* _O QUE FAZER_:
A) No texto sobre a contratação docente a tempo parcial na UC, quem redigiu o parecer da Provedoria de Justiça?
B) Reproduza sem alterações o trecho do texto sobre a contratação docente a tempo parcial na UC que vai de "Tendo em conta" até "constava no projecto.".
C) Prossiga o texto sobre a contratação docente a tempo parcial na UC a partir do ponto em que ele termina.

Tendo em conta o entendimento da Provedoria de Justiça e a oposição de muitos docentes da UC, o SPRC/FENPROF mantém a sua firme convicção de que o Despacho é ilegal assim como o é a redacção que a Reitoria propôs para o artigo do Regulamento de Prestação de Serviço Docente que regulamenta a contratação a tempo parcial, se esta for mantida tal como constava no projecto.

Esta convicção, sai ainda mais reforçada pelo texto do parecer da Provedoria de Justiça, redigido pelo Ex.m.º Senhor Provedor-Adjunto Henrique Antunes:

“Tendo presentes os aspetos assinalados do regime de trabalho a tempo parcial, na determinação da duração semanal de serviço do pessoal especialmente contratado a tempo parcial, incluindo o das aulas, sua preparação e apoio aos alunos, deverá ter-se em consideração que a mesma tem que ser inferior à do pessoal docente em regime de tempo integral em situação comparável, e atender, consequentemente, aos respetivos limites também na componente de lecionação, impedindo que àquele seja dado um tratamento desfavorável ou discriminatório.”

Voltando ao processo negocial que decorreu, a Reitoria da UC insistiu que há centenas de casos de trabalhadores com serviço docente que só leccionam, tendo uma carreira profissional que não a de docentes universitários, em particular na FMUC. De forma distintiva no processo de negociação, o SPRC/FENPROF deixou propostas concretas, legais e justas, para solucionar estes casos: entendeu que, de acordo com o ECDU, tendo apenas tarefas docentes, estes trabalhadores não são docentes universitários porque o seu trabalho não inclui todos os deveres genéricos dos docentes universitários, nos quais se inclui a investigação (Art.º 63 do ECDU), que também é uma das componentes da sua avaliação de desempenho. Provando-se que estes são profissionais cuja actividade principal não é académica, devem, portanto, ser contratados como prestadores de serviços em funções públicas – possibilidade que a Reitoria não negou.

* _DADOS FORNECIDOS_:

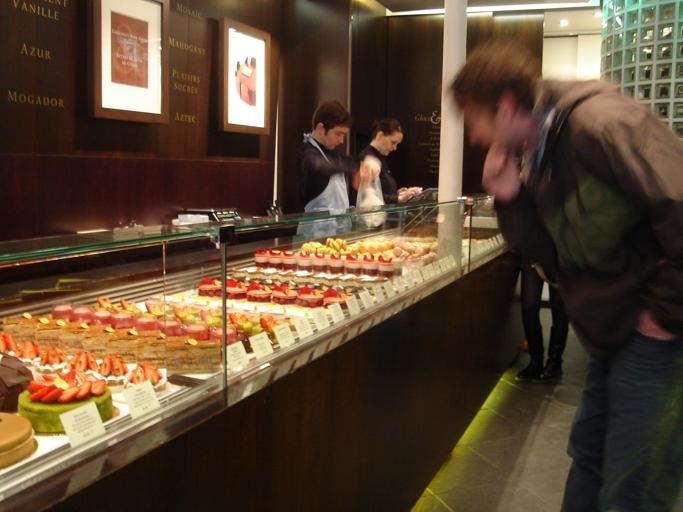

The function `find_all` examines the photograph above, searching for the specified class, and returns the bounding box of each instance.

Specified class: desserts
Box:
* * *
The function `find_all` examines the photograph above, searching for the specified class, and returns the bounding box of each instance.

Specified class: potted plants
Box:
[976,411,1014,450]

* _RESPOSTAS_:
A) O Provedor-Adjunto Henrique Antunes.

B)
Tendo em conta o entendimento da Provedoria de Justiça e a oposição de muitos docentes da UC, o SPRC/FENPROF mantém a sua firme convicção de que o Despacho é ilegal assim como o é a redacção que a Reitoria propôs para o artigo do Regulamento de Prestação de Serviço Docente que regulamenta a contratação a tempo parcial, se esta for mantida tal como constava no projecto.

C)
Tal como estava no projecto, o Regulamento de Prestação de Serviço Docente (Art. 33.º) impunha uma norma geral para solucionar casos específicos, prejudicando os docentes universitários especialmente contratados. Tratava da mesma maneira o que é diferente. O SPRC/FENPROF propôs ainda que estes casos sejam tipificados e discriminados no Regulamento, tendo em conta as necessidades da UC e para que não sejam confundidos com o trabalho e a contratação de docentes universitários, com as várias actividades a eles associadas (lectivas, de investigação, entre outras), cabendo à UC proporcionar as condições para o seu efectivo desenvolvimento.

O SPRC/FENPROF teve hoje conhecimento de que, contra a posição da Provedoria, seguiram instruções da Reitoria para a aplicação generalizada das regras contestadas às contratações de professores convidados a tempo parcial para o próximo ano lectivo. Mais uma vez se confirma a urgência na resolução deste grave problema. A via proposta pelo SPRC/FENPROF é sensata, e assim parece aos docentes com quem o sindicado discutiu este assunto, resolvendo o problema exposto pela Reitoria da UC, sem prejudicar os seus professores universitários, sem desvalorizar o seu trabalho e sem distorcer as suas funções gerais definidas no ECDU. Defendemos, por isso, mais uma vez, que a Reitoria da UC a aceite.

Caso não o faça, o SPRC/FENPROF, cumprindo o papel que lhe cabe de defesa dos direitos, deveres, e dignidade profissional dos professores, será forçado a desencadear um conjunto de acções que impeçam a entrada em vigor do Regulamento de Prestação de Serviço Docente. Usaremos todas as vias legais à nossa disposição para a resolução de um conflito que pode ser evitado pela Reitoria da UC, se levar em conta a posição da Provedoria e aceitar as propostas do SPRC/FENPROF.